In decision-focused learning (DFL) for uncertain optimization, a fundamental modeling ambiguity persists—whether to adopt single-scenario point predictions or full distributional estimation. This work formally characterizes the problem regimes where each paradigm is appropriate. Method: We propose a lightweight, provably sufficient decision surrogate mechanism that bypasses full-distribution modeling and relaxes strong single-scenario assumptions, instead learning low-dimensional prediction targets sufficient to guarantee optimal decision quality. Our approach integrates convex/combinatorial optimization embedding, decision-centric loss design, and rigorous uncertainty-aware analysis. Contribution/Results: The method significantly improves decision quality on tasks with continuous and discrete uncertainties in both objective and constraints. Prediction complexity remains comparable to standard supervised learning, while outperforming conventional two-stage and end-to-end DFL baselines across diverse benchmarks.

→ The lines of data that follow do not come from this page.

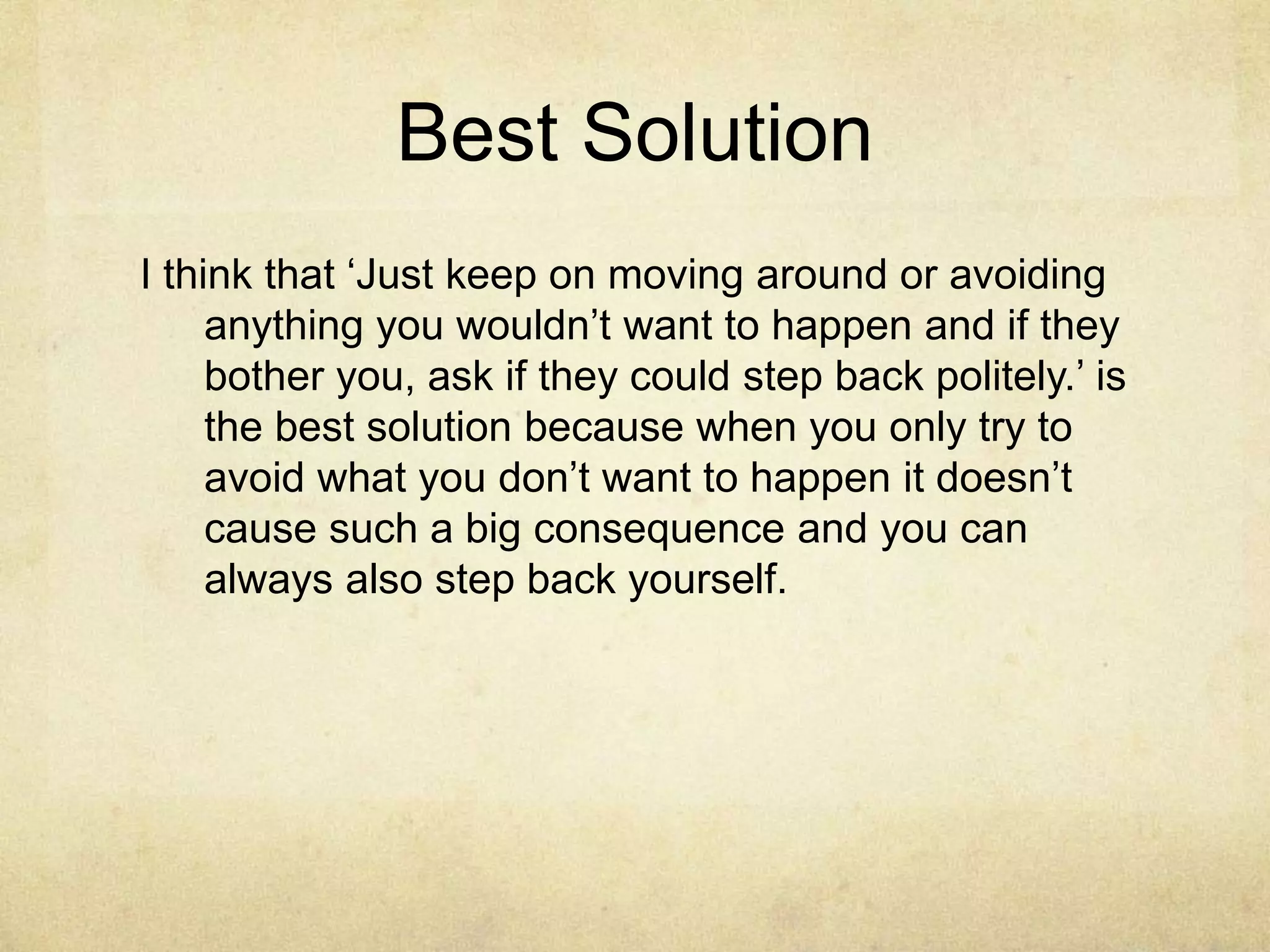 Best Solution

I think that ‘Just keep on moving around or avoiding anything you wouldn’t want to happen and if they bother you, ask if they could step back politely.’ is the best solution because when you only try to avoid what you don’t want to happen it doesn’t cause such a big consequence and you can always also step back yourself.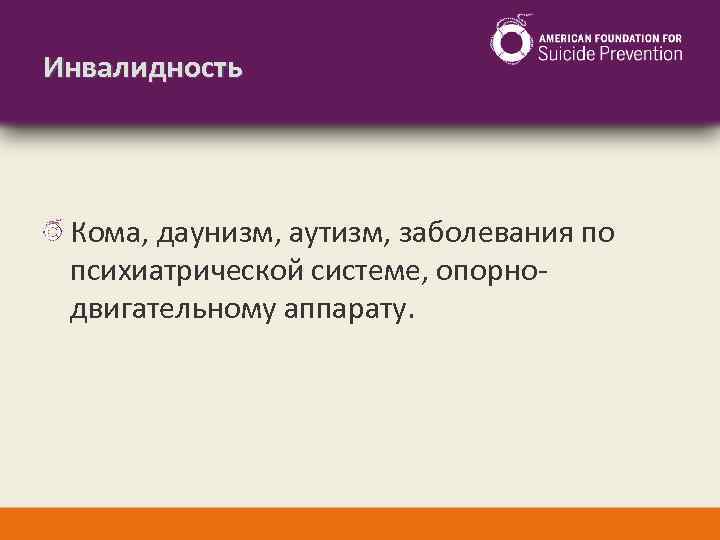 Инвалидность

AMERICAN FOUNDATION FOR
Suicide Prevention

Кома, даунизм, аутизм, заболевания по психиатрической системе, опорно-двигательному аппарату.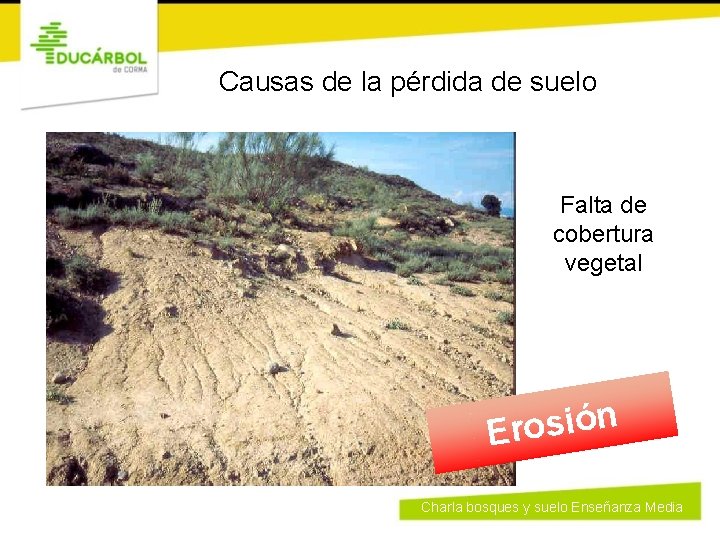 EDUCÁRBOL
de CORMA

Causas de la pérdida de suelo

Falta de cobertura vegetal

Erosión

Charla bosques y suelo Enseñanza Media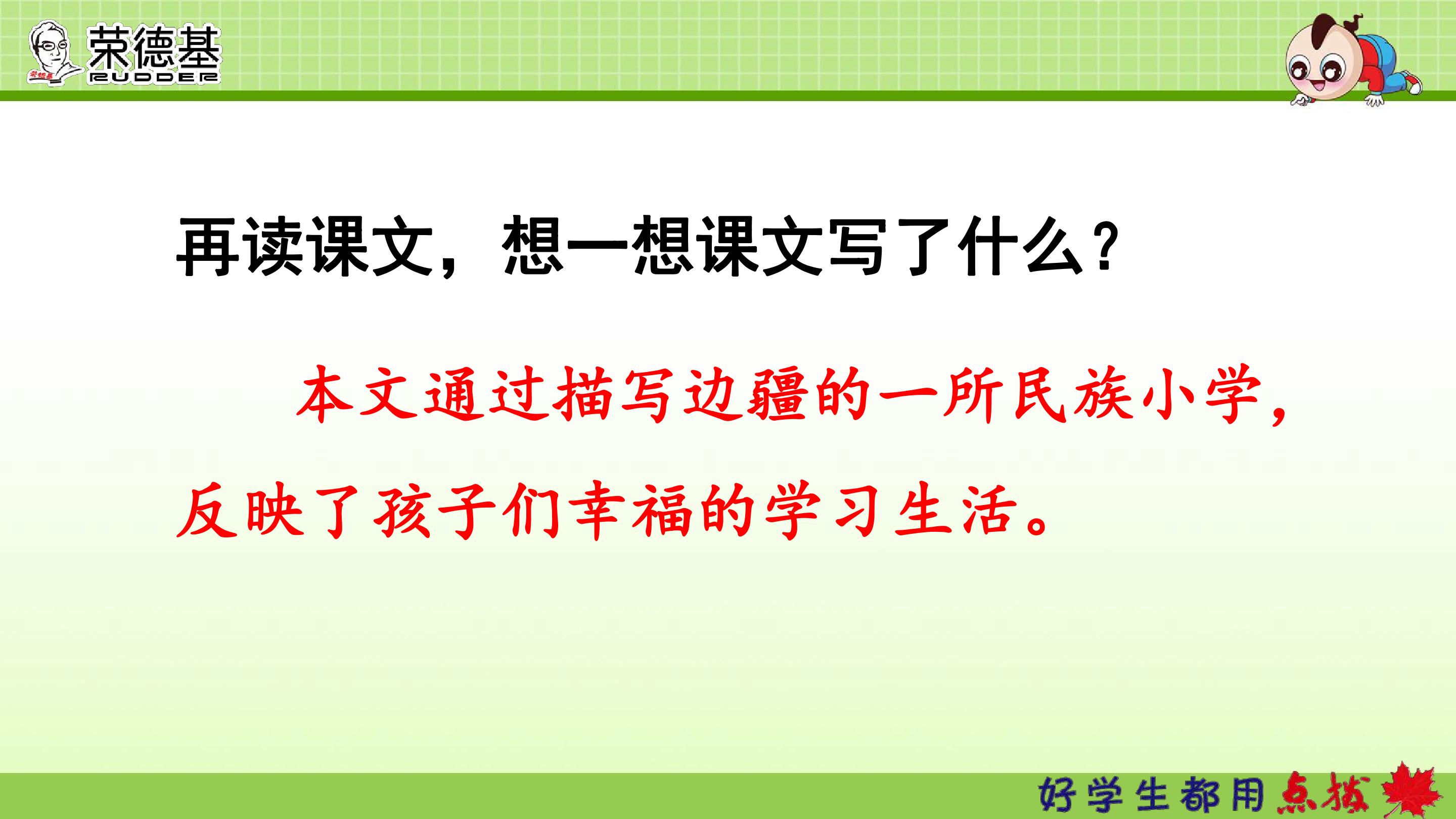 荣德基
RUDDER

再读课文，想一想课文写了什么？

本文通过描写边疆的一所民族小学，反映了孩子们幸福的学习生活。

好学生都用点拨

When solving optimization problems under uncertainty with contextual data, utilizing machine learning to predict the uncertain parameters is a popular and effective approach. Decision-focused learning (DFL) aims at learning a predictive model such that decision quality, instead of prediction accuracy, is maximized. Common practice here is to predict a single value for each uncertain parameter, implicitly assuming that there exists a (single-scenario) deterministic problem approximation (proxy) that is sufficient to obtain an optimal decision. Other work assumes the opposite, where the underlying distribution needs to be estimated. However, little is known about when either choice is valid. This paper investigates for the first time problem properties that justify using either assumption. Using this, we present effective decision proxies for DFL, with very limited compromise on the complexity of the learning task. We show the effectiveness of presented approaches in experiments on problems with continuous and discrete variables, as well as uncertainty in the objective function and in the constraints.